**Arbeitsaufträge:**
[1] Schreiben Sie aus dem Lesetext zu den Kirchenaustritten alles von "Erzbistum Köln: 41.000" bis hinunter zu "26 Bistümer ausgewirkt." wortgetreu ab.
[2] Prüfen Sie, ob die folgenden Aussagen mit dem Lesetext zu den Kirchenaustritten übereinstimmen. Antworten Sie jeweils mit Ja oder Nein und zitieren Sie die entscheidenden Worte des Textes wörtlich: (a) Im Jahr 2019 traten knapp 273.000 Katholiken aus ihrer Kirche aus. (b) Die EKD hatte zuletzt noch mehr als 20 Millionen Mitglieder. (c) Im Bistum Münster traten mehr Katholiken aus als im Erzbistum Köln.

**Lesetext:**
# # # # #
Im vergangenen Jahr kehrten 359.338 Katholiken ihrer Kirche den Rücken. Damit wurde der bisherige Höchstwert aus dem Jahr 2019 deutlich übertroffen, als knapp 273.000 Katholiken austraten. Allein das Bistum Münster verzeichnete 22.604 Austritte im Jahr 2021. Auch die EKD hatte Rekordwerte gemeldet. Im vergangenen Jahr traten demnach 280.000 Protestanten aus der Kirche aus. Die Zahl ihrer Mitglieder sank erstmals unter die 20-Millionen-Grenze auf 19,72 Millionen.

Bätzing spricht von tiefgreifender Krise

Der Vorsitzende der Deutschen Bischofskonferenz, Bischof Georg Bätzing, sagte mit Blick auf die katholische Kirche, die Zahlen zeugten von einer tiefgreifenden Krise. „Es ist nichts schönzureden, und ich bin (...) zutiefst erschüttert über die extrem hohe Zahl von Kirchenaustritten.“ Mittlerweile vollzögen nicht nur Menschen den Austritt, die zu ihrer Pfarrei schon länger kaum Kontakt gehabt hätten: „Es mehren sich Rückmeldungen, dass Menschen diesen Schritt gehen, die bisher in den Pfarreien sehr engagiert waren.“

Die Präsidentin des Zentralkomitees der deutschen Katholiken (ZdK), Irme Stetter-Karp, sagte, die Zahlen spiegelten einen grundsätzlichen gesellschaftlichen Wandel wider. „Die Deutungsmacht der Kirchen über das Religiöse ist keine Selbstverständlichkeit mehr, anders als das über viele Jahrzehnte, ja über Jahrhunderte der Fall war.“ Die Kirche sei herausgefordert, auf die Menschen zuzugehen, „mitten hinein in deren Lebenswelten“ und neues Vertrauen aufzubauen. „Wem ich vertraue, dem glaube ich“, so Stetter-Karp. Nur so könne eine Erneuerung des Christentums im 21. Jahrhundert gelingen.

Erzbistum Köln: 41.000 Kirchenaustritte

Einen Grund für die hohen Austrittszahlen sieht der Münsteraner Theologe und Kirchenrechtler Thomas Schüller in der Situation im Erzbistum Köln, wo mit knapp 41.000 Katholikinnen und Katholiken so viele Mitglieder wie in keiner anderen Diözese ihrer Kirche den Rücken kehrten. „Das indiskutable Leitungshandelns des Kölner Kardinals Rainer Woelki im Umgang mit sexualisierter Gewalt und ihren Betroffenen in der Kirche sowie sein verschwenderischer und weithin rechtlich fragwürdiger Umgang mit Kirchenvermögen für zweifelhafte Zwecke“ hätten sich auch auf alle anderen 26 Bistümer ausgewirkt.
# # # # #
**Daten:**

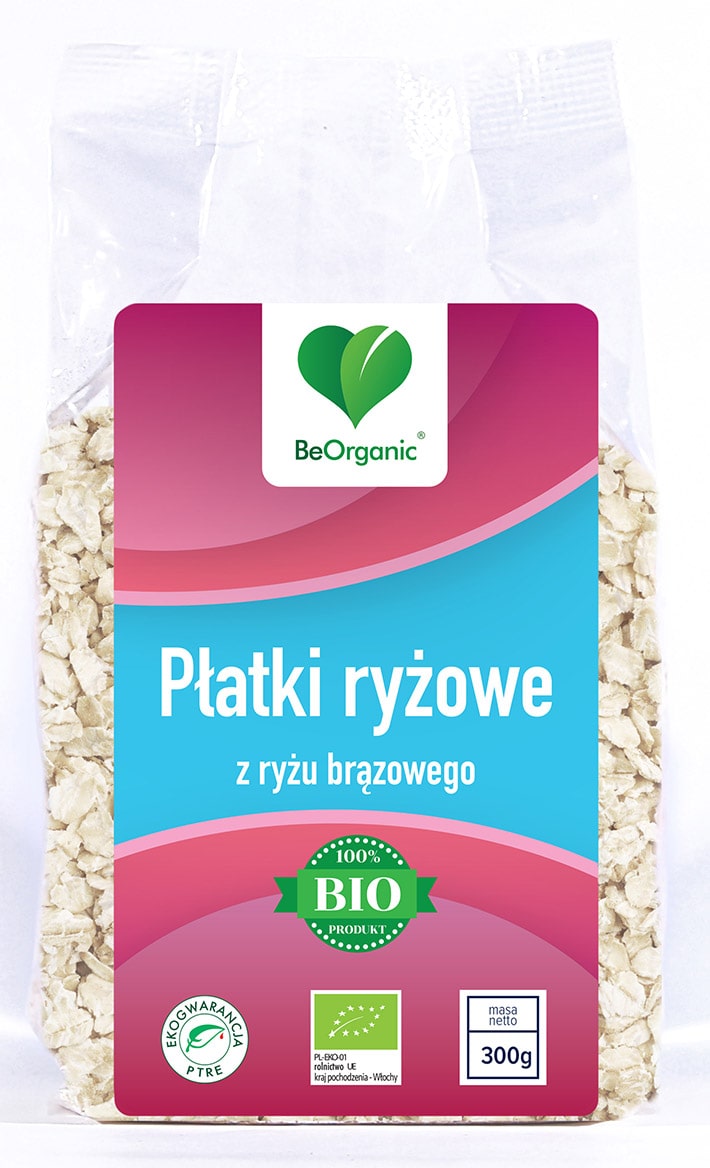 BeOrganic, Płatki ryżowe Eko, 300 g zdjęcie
# # # # #
**Lösungen:**
[1]
Erzbistum Köln: 41.000 Kirchenaustritte

Einen Grund für die hohen Austrittszahlen sieht der Münsteraner Theologe und Kirchenrechtler Thomas Schüller in der Situation im Erzbistum Köln, wo mit knapp 41.000 Katholikinnen und Katholiken so viele Mitglieder wie in keiner anderen Diözese ihrer Kirche den Rücken kehrten. „Das indiskutable Leitungshandelns des Kölner Kardinals Rainer Woelki im Umgang mit sexualisierter Gewalt und ihren Betroffenen in der Kirche sowie sein verschwenderischer und weithin rechtlich fragwürdiger Umgang mit Kirchenvermögen für zweifelhafte Zwecke“ hätten sich auch auf alle anderen 26 Bistümer ausgewirkt.

[2]
(a) Ja: „als knapp 273.000 Katholiken austraten“
(b) Nein: „Die Zahl ihrer Mitglieder sank erstmals unter die 20-Millionen-Grenze auf 19,72 Millionen.“
(c) Nein: „wo mit knapp 41.000 Katholikinnen und Katholiken so viele Mitglieder wie in keiner anderen Diözese ihrer Kirche den Rücken kehrten“